There are two rules of thumb for sizing a heat pump. One is to provide 30 Btus of heat per square foot of floor space. The other is to divide the total floor area by 500 to determine the number of tons you need. It’s important for an HVAC contractor to perform tests to accurately size a unit for a particular house so it produces the right amount of heat.
SEER numbers start at 13 (low efficiency) and climb to 21 or 22 (high efficiency). A unit with a high SEER number uses less electricity, but has more moving parts and costs more to buy and maintain.
In practice, a system with a 16 SEER should be adequate in moderate climates. To maximize performance in a colder climate or minimize power usage, go with a higher SEER. You can calculate the energy a particular unit uses and its monthly cost by dividing the heat output in Btus by the SEER. You’ll get the result in watts per hour. Then multiply that by the local electricity rate.
Installing a Heat Pump
Some mini-split units, like the Mr. Cool DIY, can be installed by homeowners. If you’re not comfortable with that, hire a licensed HVAC technician.
The outdoor unit mounts on a concrete pad or footers to keep it high and dry. One or more indoor units are installed on walls or inside an air handler connected to the building’s ductwork. The two units are then connected by refrigeration tubing and electrical wires that pass through the wall.
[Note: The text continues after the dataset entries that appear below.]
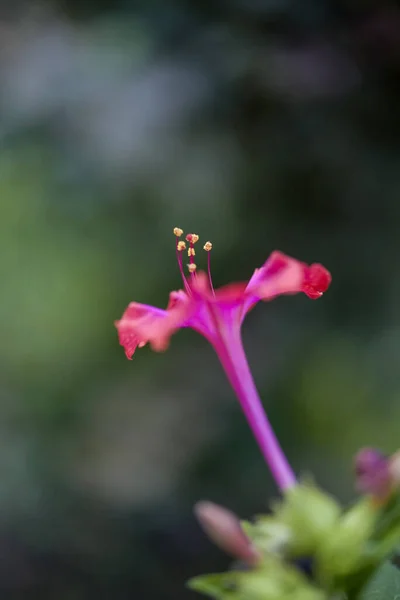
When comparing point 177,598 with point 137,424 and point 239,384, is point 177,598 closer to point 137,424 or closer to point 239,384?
point 137,424

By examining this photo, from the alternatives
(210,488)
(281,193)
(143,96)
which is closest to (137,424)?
(210,488)

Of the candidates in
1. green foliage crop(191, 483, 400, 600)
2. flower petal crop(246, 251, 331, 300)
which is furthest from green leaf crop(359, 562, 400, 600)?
flower petal crop(246, 251, 331, 300)

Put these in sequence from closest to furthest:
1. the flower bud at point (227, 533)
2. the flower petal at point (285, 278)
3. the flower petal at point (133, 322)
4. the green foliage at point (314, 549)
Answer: the green foliage at point (314, 549) → the flower bud at point (227, 533) → the flower petal at point (285, 278) → the flower petal at point (133, 322)

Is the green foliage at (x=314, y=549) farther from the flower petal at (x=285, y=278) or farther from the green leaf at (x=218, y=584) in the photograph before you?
the flower petal at (x=285, y=278)

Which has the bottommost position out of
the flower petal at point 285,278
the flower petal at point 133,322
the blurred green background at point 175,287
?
the flower petal at point 285,278

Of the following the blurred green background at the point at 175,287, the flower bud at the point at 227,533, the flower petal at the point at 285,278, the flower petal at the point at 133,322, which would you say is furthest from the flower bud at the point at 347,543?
the blurred green background at the point at 175,287

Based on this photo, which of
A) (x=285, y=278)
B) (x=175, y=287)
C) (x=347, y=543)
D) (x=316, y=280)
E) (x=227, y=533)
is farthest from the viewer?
(x=175, y=287)

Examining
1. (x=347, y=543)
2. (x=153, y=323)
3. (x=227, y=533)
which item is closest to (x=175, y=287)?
(x=153, y=323)

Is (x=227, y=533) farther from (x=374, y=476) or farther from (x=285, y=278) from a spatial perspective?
(x=285, y=278)
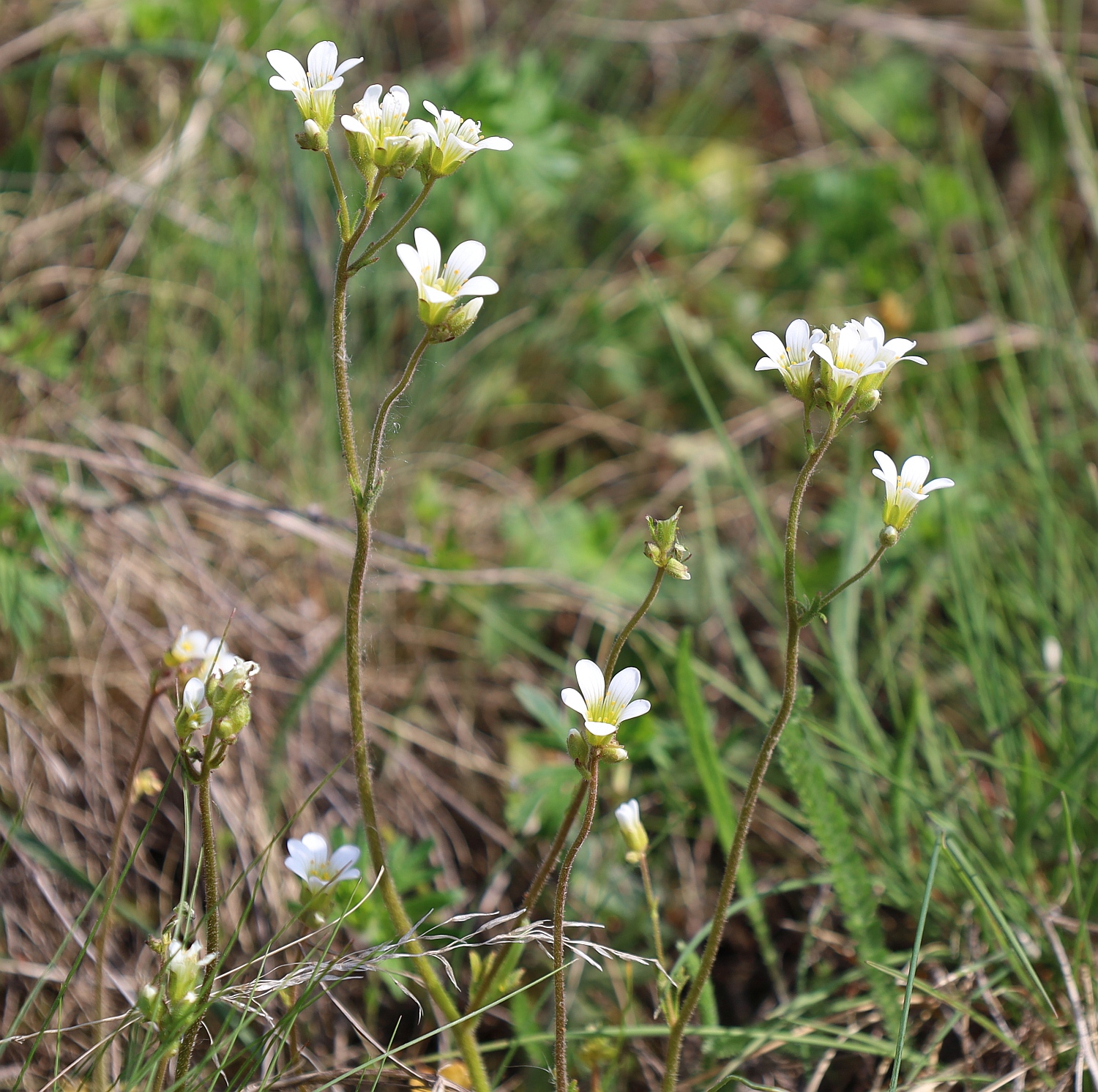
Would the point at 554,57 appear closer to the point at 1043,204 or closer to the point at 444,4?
the point at 444,4

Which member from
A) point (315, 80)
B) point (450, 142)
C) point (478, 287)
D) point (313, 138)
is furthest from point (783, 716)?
point (315, 80)

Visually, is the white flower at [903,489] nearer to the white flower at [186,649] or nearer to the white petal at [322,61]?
the white petal at [322,61]

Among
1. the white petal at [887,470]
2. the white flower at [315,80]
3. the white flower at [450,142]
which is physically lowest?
the white petal at [887,470]

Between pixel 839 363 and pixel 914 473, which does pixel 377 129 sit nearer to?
pixel 839 363

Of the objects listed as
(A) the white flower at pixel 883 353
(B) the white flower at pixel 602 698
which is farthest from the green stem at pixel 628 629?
(A) the white flower at pixel 883 353

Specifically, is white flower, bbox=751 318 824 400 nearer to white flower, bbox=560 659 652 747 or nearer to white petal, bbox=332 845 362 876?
white flower, bbox=560 659 652 747

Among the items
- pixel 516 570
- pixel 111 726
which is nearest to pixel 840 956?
pixel 516 570
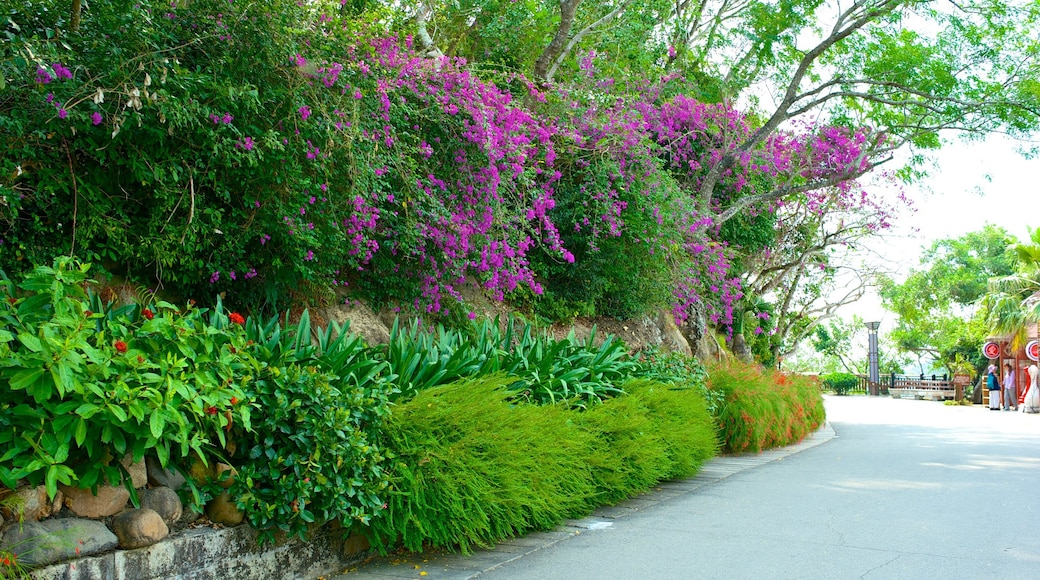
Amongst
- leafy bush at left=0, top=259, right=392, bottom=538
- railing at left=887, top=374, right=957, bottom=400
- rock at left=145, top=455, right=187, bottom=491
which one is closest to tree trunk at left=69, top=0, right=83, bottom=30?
leafy bush at left=0, top=259, right=392, bottom=538

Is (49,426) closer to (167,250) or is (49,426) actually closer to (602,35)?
(167,250)

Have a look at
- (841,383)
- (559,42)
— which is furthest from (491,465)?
(841,383)

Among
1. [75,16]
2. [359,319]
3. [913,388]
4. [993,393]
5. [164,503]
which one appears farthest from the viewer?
[913,388]

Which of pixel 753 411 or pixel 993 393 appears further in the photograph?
pixel 993 393

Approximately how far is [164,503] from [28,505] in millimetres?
645

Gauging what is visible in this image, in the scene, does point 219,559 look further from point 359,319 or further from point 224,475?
point 359,319

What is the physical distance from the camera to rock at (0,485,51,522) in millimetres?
3332

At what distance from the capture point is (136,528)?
12.0 ft

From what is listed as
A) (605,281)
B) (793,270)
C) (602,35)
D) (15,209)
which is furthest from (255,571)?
(793,270)

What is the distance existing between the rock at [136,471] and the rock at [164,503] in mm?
52

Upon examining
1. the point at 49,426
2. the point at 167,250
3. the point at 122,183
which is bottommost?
the point at 49,426

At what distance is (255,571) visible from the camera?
13.6 ft

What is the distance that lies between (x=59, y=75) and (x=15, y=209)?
915 mm

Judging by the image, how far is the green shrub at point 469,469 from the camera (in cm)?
473
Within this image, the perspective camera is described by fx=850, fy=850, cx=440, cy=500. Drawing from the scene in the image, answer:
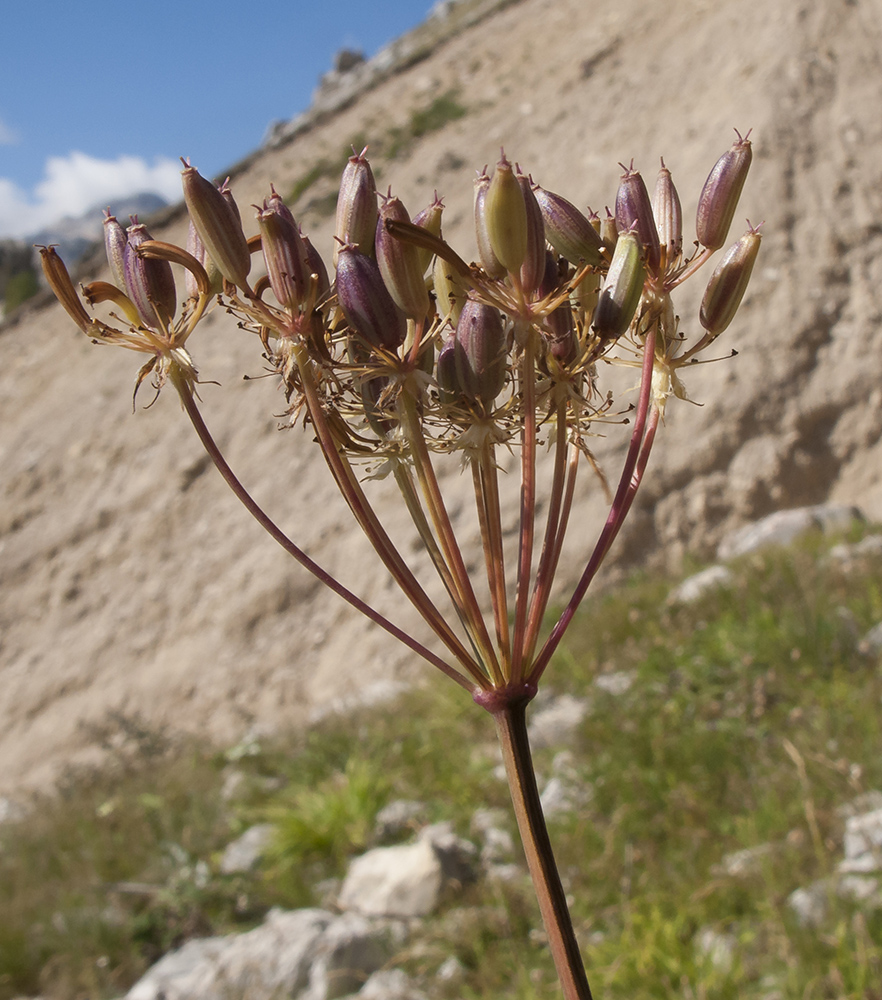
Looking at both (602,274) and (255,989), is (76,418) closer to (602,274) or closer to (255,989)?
(255,989)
Because most heat pumps also function as air conditioners, a drainage tube is included for condensate that drips from the indoor coil when it’s cold.
Heat Pump Maintenance
Both the indoor and outdoor units need routine maintenance, including changing air filters and cleaning dust off the coils. The outdoor unit must be kept free of snow, leaves and other debris so air can circulate.
You may have to occasionally de-ice the evaporator coil in the outdoor unit in the winter and the indoor unit in the summer. Just turn off the power and let the ice melt, rather than trying to scrape it off and possibly damaging the coil.